# Aim:
Repeat every entry below word for word, but substitute "wooden floor" for "tiled floor".

# Data:

** BEGIN **

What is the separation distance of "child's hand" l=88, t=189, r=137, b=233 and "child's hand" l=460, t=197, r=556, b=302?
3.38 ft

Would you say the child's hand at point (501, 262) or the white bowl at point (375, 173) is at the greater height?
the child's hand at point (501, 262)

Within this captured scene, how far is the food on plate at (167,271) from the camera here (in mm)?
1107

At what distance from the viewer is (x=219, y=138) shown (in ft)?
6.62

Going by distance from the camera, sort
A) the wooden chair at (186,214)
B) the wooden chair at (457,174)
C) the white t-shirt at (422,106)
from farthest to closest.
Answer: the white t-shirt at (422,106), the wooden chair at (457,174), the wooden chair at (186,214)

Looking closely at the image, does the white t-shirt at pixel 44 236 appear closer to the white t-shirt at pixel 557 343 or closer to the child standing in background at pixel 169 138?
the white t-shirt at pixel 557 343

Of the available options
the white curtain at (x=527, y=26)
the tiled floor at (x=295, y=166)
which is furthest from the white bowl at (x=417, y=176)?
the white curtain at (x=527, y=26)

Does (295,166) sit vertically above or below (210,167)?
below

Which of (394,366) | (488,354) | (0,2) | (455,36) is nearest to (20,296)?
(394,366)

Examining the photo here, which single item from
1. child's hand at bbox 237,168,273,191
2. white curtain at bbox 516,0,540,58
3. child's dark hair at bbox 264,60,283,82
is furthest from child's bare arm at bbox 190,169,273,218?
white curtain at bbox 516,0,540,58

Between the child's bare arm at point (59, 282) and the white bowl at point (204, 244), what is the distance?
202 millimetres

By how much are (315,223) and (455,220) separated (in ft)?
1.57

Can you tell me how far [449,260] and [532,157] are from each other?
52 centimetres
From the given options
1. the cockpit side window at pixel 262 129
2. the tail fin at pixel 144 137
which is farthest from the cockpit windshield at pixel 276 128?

** END **

# Answer below:
What is the separation distance of "child's hand" l=88, t=189, r=137, b=233 and "child's hand" l=460, t=197, r=556, b=302?
3.38 ft

Would you say the child's hand at point (501, 262) or the white bowl at point (375, 173) is at the greater height?
the child's hand at point (501, 262)

Within this captured scene, how far is the food on plate at (167,271) from the camera here (in mm)?
1107

At what distance from the viewer is (x=219, y=138) shown (in ft)?
6.62

Going by distance from the camera, sort
A) the wooden chair at (186,214)
B) the wooden chair at (457,174)
C) the white t-shirt at (422,106)
from farthest to closest.
Answer: the white t-shirt at (422,106), the wooden chair at (457,174), the wooden chair at (186,214)

Looking closely at the image, does the white t-shirt at pixel 44 236 appear closer to the white t-shirt at pixel 557 343 or closer to the child standing in background at pixel 169 138?
the white t-shirt at pixel 557 343

Of the available options
the white curtain at (x=527, y=26)
the wooden floor at (x=295, y=166)
which is furthest from the white bowl at (x=417, y=176)?
the white curtain at (x=527, y=26)

Does (295,166) sit vertically above or below (210,167)?
below

Which of (394,366) | (488,354) | (0,2) | (455,36) is nearest to (20,296)?
(394,366)

Examining the photo here, which single item from
1. child's hand at bbox 237,168,273,191
2. white curtain at bbox 516,0,540,58
3. child's dark hair at bbox 264,60,283,82
is furthest from child's bare arm at bbox 190,169,273,218?
white curtain at bbox 516,0,540,58

Between the child's bare arm at point (59, 282) and the white bowl at point (204, 244), what is the distance?
202 millimetres

By how much are (315,223) and (455,220) separated (in ft)?
1.57

Can you tell me how far [449,260] and [532,157] are from each other?
52 centimetres
From the given options
1. the cockpit side window at pixel 262 129
2. the tail fin at pixel 144 137
which is farthest from the cockpit windshield at pixel 276 128?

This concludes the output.